Je m'avance lentement vers mon bureau lorsque je remarque que ces enfoirés sont venu écrire des injures sur celui-ci. Putain, je vais devoir le nettoyer combien de fois cette année ? Je m'assois au fond de la classe et sors mes affaires avant de me rendre compte qu'un garçon est assis à côté de moi. C'est la première fois que je le vois. D'où est-ce qu'il sort, lui ? Il pose les yeux sur moi, ressentant certainement mon regard interrogateur. L'énergumène étire un large sourire avant de s'approcher un peu trop intimement de moi pour chuchoter près de mon oreille.

– « Moi, c'est Kim Minjae. Je viens d'arriver, j'ai été transféré. Et toi ? » Je me demande vraiment pourquoi c'est à cette place que cet imbécile a choisi de venir s'asseoir alors qu'une autre place était libre à côté de celle que les autres s'amusent à qualifier de la plus sexy du lycée.
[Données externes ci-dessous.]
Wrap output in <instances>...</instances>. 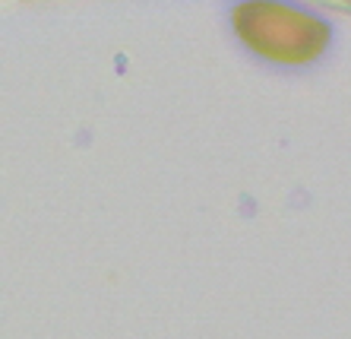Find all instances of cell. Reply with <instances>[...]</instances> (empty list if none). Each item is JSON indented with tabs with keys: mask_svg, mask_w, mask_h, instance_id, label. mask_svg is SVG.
Masks as SVG:
<instances>
[{
	"mask_svg": "<svg viewBox=\"0 0 351 339\" xmlns=\"http://www.w3.org/2000/svg\"><path fill=\"white\" fill-rule=\"evenodd\" d=\"M234 32L256 54L278 64L313 60L329 42V25L285 0H241L234 7Z\"/></svg>",
	"mask_w": 351,
	"mask_h": 339,
	"instance_id": "6da1fadb",
	"label": "cell"
}]
</instances>
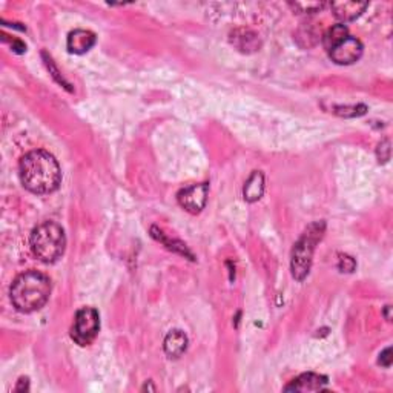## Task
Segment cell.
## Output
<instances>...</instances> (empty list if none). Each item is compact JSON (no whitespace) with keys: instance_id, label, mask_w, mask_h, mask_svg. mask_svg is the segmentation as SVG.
I'll return each mask as SVG.
<instances>
[{"instance_id":"1","label":"cell","mask_w":393,"mask_h":393,"mask_svg":"<svg viewBox=\"0 0 393 393\" xmlns=\"http://www.w3.org/2000/svg\"><path fill=\"white\" fill-rule=\"evenodd\" d=\"M22 184L33 194H49L59 188L62 171L57 160L47 151H31L19 166Z\"/></svg>"},{"instance_id":"2","label":"cell","mask_w":393,"mask_h":393,"mask_svg":"<svg viewBox=\"0 0 393 393\" xmlns=\"http://www.w3.org/2000/svg\"><path fill=\"white\" fill-rule=\"evenodd\" d=\"M51 281L37 270H28L19 275L11 286V301L17 311L23 313L42 309L49 298Z\"/></svg>"},{"instance_id":"3","label":"cell","mask_w":393,"mask_h":393,"mask_svg":"<svg viewBox=\"0 0 393 393\" xmlns=\"http://www.w3.org/2000/svg\"><path fill=\"white\" fill-rule=\"evenodd\" d=\"M29 243L38 260L43 263H54L63 255L67 238L60 224L45 222L33 230Z\"/></svg>"},{"instance_id":"4","label":"cell","mask_w":393,"mask_h":393,"mask_svg":"<svg viewBox=\"0 0 393 393\" xmlns=\"http://www.w3.org/2000/svg\"><path fill=\"white\" fill-rule=\"evenodd\" d=\"M321 234H323V230H320V224H313L296 243L292 257V274L296 280H302L309 274L315 244L321 238Z\"/></svg>"},{"instance_id":"5","label":"cell","mask_w":393,"mask_h":393,"mask_svg":"<svg viewBox=\"0 0 393 393\" xmlns=\"http://www.w3.org/2000/svg\"><path fill=\"white\" fill-rule=\"evenodd\" d=\"M100 329L99 313L93 307H83L75 315L71 337L79 346H88L95 340Z\"/></svg>"},{"instance_id":"6","label":"cell","mask_w":393,"mask_h":393,"mask_svg":"<svg viewBox=\"0 0 393 393\" xmlns=\"http://www.w3.org/2000/svg\"><path fill=\"white\" fill-rule=\"evenodd\" d=\"M331 59L338 65H352L363 56V43L355 37H347L337 47L329 51Z\"/></svg>"},{"instance_id":"7","label":"cell","mask_w":393,"mask_h":393,"mask_svg":"<svg viewBox=\"0 0 393 393\" xmlns=\"http://www.w3.org/2000/svg\"><path fill=\"white\" fill-rule=\"evenodd\" d=\"M208 184H194L189 186V188H184L178 192V203L182 204V208H184L191 214H197V212L202 211L206 206V200H208Z\"/></svg>"},{"instance_id":"8","label":"cell","mask_w":393,"mask_h":393,"mask_svg":"<svg viewBox=\"0 0 393 393\" xmlns=\"http://www.w3.org/2000/svg\"><path fill=\"white\" fill-rule=\"evenodd\" d=\"M327 378L317 373H305L287 385L286 392H320L324 390Z\"/></svg>"},{"instance_id":"9","label":"cell","mask_w":393,"mask_h":393,"mask_svg":"<svg viewBox=\"0 0 393 393\" xmlns=\"http://www.w3.org/2000/svg\"><path fill=\"white\" fill-rule=\"evenodd\" d=\"M95 45V36L91 31L75 29L68 37V51L73 54H85Z\"/></svg>"},{"instance_id":"10","label":"cell","mask_w":393,"mask_h":393,"mask_svg":"<svg viewBox=\"0 0 393 393\" xmlns=\"http://www.w3.org/2000/svg\"><path fill=\"white\" fill-rule=\"evenodd\" d=\"M331 8L337 19L343 22H350L357 19L361 12L367 8V3L359 2H333L331 3Z\"/></svg>"},{"instance_id":"11","label":"cell","mask_w":393,"mask_h":393,"mask_svg":"<svg viewBox=\"0 0 393 393\" xmlns=\"http://www.w3.org/2000/svg\"><path fill=\"white\" fill-rule=\"evenodd\" d=\"M186 347H188V338L182 331H172L167 333V337L165 340V352L167 357L171 358H178L182 357Z\"/></svg>"},{"instance_id":"12","label":"cell","mask_w":393,"mask_h":393,"mask_svg":"<svg viewBox=\"0 0 393 393\" xmlns=\"http://www.w3.org/2000/svg\"><path fill=\"white\" fill-rule=\"evenodd\" d=\"M263 191H264V178H263V174L255 171L250 178L248 180V183L244 184V198L248 200V202H257V200H260L263 195Z\"/></svg>"},{"instance_id":"13","label":"cell","mask_w":393,"mask_h":393,"mask_svg":"<svg viewBox=\"0 0 393 393\" xmlns=\"http://www.w3.org/2000/svg\"><path fill=\"white\" fill-rule=\"evenodd\" d=\"M349 37V31L344 27V25H335L331 29L327 31L323 37V43H324V48L327 51H331L332 48L337 47L338 43H341L344 40V38Z\"/></svg>"},{"instance_id":"14","label":"cell","mask_w":393,"mask_h":393,"mask_svg":"<svg viewBox=\"0 0 393 393\" xmlns=\"http://www.w3.org/2000/svg\"><path fill=\"white\" fill-rule=\"evenodd\" d=\"M295 10H298L300 12H315V11H318V10H323L326 3H318V2H311V3H302V2H298V3H294L292 5Z\"/></svg>"},{"instance_id":"15","label":"cell","mask_w":393,"mask_h":393,"mask_svg":"<svg viewBox=\"0 0 393 393\" xmlns=\"http://www.w3.org/2000/svg\"><path fill=\"white\" fill-rule=\"evenodd\" d=\"M379 357H381L379 358V364L384 366V367H390V364H392V349L390 347H388V349H385Z\"/></svg>"}]
</instances>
Personne n'ose s'approcher de Hwasa mais lui n'est pas censé le savoir alors, il aurait dû... Même les injures écrites sur mon bureau auraient dû lui faire comprendre que s'asseoir ici n'était pas la meilleure décision... « Hé... » me fait-il réagir alors que j'étais resté bizarrement à l'analyser. Surpris qu'il insiste, je me surprends à répondre tout bêtement.

– « Lee Hyunwoo. » Kim Minjae hoche la tête sans aucune raison apparente avant de reporter son attention sur moi, toujours un sourire au coin des lèvres. Je ne le connais pas mais il me semble un peu trop chaleureux à mon goût. Je n'ai vraiment pas besoin de le voir sourire stupidement alors que tout ce que je veux moi, c'est pleurer à n'en plus finir. Même si j'en serai certainement incapable tellement ma joue me fait souffrir.

– « T'as quel âge ? Ça fait longtemps que t'es ici ? » Il veut vraiment savoir ce genre de chose ? C'est presque agréable d'avoir quelqu'un qui s'adresse à moi sans rien savoir de ce que je suis. J'hoche la tête pour lui répondre. L'autre idiot rit. Je ne sais pas si c'est juste naturel d'être aussi enthousiaste pour lui ou s'il se moque de moi mais j'avoue trouver ça réconfortant...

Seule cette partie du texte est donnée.